Par ordonnance du 18 décembre 2020, le juge de la mise en état déclare le tribunal judiciaire de Chalon sur Saône territorialement incompétent, ordonne le dessaisissement de ce tribunal au profit de celui de Y, renvoie les parties devant cette juridiction, et condamne Madame A aux dépens de l'incident.

Les demandes sur le fondement de l'article 700 du code de procédure civile sont rejetées.

Le tribunal relève que le fondement de la demande principale de Madame A est l'article 1300 du code civil, donc le quasi contrat, et ne concerne pas les commandes passées par la demanderesse auprès de la société ; que l'action quasi contractuelle n'ouvre pas droit à l'option de compétence prévue tant par l'article R. 631-3 du code de la consommation que par l'article 46 du code de procédure civile, et qu'il n'y a pas lieu d'apprécier la compétence du tribunal judiciaire de Chalon sur Saône au titre des demandes subsidiaires qui demeurent purement éventuelles.

******

Madame Z X veuve A fait appel par déclaration reçue au greffe de la cour d'appel le 6 janvier 2021.

Par ordonnance de Madame la première présidente de la cour d'appel du 20 janvier 2020 (lire 2021), elle est autorisée à assigner la SAS NEW STEFAL HOLHING en vue de l'audience du 15 avril 2021.
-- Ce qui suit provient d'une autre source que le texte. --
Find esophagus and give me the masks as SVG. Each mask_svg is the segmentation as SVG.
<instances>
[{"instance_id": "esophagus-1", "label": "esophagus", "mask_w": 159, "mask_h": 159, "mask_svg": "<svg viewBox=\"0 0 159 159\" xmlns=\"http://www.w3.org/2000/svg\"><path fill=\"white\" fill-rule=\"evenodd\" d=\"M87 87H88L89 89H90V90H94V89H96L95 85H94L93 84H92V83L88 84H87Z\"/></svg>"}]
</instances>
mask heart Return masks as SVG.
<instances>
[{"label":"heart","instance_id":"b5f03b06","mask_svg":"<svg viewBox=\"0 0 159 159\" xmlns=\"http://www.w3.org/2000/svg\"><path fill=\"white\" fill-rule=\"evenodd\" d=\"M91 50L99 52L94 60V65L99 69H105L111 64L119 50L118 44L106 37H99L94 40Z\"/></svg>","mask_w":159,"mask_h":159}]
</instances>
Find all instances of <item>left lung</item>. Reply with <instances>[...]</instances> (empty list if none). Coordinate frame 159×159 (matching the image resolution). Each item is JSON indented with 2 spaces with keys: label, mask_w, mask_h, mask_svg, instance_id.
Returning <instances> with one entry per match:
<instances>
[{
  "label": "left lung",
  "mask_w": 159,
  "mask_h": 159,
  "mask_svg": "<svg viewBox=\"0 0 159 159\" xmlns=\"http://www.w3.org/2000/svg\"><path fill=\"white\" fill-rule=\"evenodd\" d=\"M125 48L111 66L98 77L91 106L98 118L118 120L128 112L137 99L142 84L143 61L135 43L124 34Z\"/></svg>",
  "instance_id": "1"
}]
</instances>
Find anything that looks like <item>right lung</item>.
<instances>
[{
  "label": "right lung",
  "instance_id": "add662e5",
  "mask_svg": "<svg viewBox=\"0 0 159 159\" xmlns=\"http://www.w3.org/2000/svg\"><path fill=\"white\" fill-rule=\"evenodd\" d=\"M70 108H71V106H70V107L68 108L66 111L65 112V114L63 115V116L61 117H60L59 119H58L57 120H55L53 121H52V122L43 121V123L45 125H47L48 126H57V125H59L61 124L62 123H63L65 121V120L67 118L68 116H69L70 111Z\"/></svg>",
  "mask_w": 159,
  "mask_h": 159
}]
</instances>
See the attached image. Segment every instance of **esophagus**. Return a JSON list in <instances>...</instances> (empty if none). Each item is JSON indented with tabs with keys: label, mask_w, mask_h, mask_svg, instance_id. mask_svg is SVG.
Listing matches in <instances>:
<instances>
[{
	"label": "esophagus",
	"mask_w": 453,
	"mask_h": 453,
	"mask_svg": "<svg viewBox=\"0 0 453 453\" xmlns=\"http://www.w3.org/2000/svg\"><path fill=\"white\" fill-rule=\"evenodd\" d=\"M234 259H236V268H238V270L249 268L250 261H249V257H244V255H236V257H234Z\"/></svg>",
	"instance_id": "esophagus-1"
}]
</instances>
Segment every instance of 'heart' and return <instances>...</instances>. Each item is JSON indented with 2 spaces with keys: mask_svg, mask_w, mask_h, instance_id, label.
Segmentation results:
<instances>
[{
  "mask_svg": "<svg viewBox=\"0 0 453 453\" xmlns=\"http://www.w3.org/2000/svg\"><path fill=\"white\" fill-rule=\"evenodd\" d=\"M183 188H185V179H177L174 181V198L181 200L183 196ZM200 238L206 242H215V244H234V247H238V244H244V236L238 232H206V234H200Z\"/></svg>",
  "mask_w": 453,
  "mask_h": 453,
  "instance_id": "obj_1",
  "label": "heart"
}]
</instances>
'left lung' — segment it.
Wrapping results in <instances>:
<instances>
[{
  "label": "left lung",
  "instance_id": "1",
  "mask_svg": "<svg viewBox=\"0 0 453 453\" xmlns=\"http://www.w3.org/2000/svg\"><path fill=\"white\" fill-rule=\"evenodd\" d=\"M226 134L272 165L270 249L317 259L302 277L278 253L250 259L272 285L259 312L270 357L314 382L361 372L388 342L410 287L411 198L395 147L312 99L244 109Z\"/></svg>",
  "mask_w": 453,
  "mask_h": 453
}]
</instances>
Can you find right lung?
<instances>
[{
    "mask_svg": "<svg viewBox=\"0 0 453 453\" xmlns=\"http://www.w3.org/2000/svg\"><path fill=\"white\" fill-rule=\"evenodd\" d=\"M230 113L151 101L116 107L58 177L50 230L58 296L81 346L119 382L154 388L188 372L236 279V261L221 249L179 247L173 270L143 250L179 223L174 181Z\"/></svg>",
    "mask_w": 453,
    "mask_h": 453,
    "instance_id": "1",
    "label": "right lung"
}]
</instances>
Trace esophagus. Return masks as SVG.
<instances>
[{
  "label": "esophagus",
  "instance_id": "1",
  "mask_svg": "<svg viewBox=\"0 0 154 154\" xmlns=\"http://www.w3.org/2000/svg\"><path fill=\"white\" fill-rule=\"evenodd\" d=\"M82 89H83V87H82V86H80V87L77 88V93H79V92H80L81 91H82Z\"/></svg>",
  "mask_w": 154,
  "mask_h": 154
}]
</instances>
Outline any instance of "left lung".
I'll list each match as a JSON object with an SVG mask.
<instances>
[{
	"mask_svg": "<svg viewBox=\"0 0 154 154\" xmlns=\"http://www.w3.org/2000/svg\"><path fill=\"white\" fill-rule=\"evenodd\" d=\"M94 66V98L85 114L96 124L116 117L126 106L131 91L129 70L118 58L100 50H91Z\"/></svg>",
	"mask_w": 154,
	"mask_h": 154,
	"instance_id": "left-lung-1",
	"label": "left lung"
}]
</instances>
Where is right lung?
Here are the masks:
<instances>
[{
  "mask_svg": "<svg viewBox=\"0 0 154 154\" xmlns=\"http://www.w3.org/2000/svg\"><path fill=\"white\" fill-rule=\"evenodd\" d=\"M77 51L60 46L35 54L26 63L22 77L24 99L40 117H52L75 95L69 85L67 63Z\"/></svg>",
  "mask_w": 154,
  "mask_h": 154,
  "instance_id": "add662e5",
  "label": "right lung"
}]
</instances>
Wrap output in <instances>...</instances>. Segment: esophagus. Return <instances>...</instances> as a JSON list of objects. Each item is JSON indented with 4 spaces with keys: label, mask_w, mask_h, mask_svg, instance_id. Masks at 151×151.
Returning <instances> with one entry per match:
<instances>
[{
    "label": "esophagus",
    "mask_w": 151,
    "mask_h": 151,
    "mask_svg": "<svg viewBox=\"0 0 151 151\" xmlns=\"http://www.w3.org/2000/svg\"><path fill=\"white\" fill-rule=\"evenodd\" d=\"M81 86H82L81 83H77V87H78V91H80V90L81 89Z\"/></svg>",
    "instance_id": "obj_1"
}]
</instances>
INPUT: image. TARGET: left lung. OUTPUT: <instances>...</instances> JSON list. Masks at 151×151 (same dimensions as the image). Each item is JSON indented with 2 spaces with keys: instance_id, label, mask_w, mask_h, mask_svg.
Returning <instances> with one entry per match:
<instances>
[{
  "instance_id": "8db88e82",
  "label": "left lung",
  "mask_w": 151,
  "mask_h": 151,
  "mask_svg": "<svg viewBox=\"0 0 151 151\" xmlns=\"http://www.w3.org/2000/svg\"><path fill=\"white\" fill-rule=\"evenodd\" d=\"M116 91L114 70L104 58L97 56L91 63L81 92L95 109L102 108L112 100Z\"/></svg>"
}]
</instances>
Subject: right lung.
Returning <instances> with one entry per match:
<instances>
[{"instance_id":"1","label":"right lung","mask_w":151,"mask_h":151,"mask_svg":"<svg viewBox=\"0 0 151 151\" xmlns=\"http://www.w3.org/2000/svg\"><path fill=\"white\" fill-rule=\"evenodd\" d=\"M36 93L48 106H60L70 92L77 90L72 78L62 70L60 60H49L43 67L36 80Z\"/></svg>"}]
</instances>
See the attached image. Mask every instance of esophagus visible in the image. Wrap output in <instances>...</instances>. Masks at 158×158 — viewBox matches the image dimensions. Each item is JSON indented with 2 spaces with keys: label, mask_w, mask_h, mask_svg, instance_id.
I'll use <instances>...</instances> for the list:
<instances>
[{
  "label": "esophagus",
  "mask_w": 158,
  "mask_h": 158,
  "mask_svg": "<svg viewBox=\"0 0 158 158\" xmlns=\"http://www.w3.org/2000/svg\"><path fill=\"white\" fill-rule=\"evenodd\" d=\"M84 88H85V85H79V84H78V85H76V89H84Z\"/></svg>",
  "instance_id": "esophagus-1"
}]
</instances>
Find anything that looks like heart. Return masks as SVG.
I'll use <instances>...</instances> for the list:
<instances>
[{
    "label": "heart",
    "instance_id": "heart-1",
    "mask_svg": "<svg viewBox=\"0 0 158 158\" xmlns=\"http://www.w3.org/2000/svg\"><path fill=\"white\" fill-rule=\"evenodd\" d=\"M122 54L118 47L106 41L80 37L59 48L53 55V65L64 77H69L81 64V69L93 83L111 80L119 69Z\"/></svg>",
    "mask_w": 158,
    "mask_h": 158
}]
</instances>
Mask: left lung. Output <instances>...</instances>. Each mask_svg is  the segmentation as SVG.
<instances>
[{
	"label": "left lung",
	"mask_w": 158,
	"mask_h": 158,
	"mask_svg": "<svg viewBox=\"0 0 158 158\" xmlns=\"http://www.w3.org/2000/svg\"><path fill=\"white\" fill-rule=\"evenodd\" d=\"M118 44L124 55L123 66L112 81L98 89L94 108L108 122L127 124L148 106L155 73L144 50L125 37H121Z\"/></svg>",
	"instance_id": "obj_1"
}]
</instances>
Par des conclusions jointes à la requête saisissant la première présidente, elle demande à la cour, au visa des articles L. 141-5 devenu R. 631-3 du code de la consommation, 1300 et 1137 du code civil, et 83 et suivants du code de procédure civile, de réformer l'ordonnance, de juger que le tribunal judiciaire de Chalon sur Saône doit retenir sa compétence et de condamner la société à lui verser 1 500 € sur le fondement de l'article 700 du code de procédure civile.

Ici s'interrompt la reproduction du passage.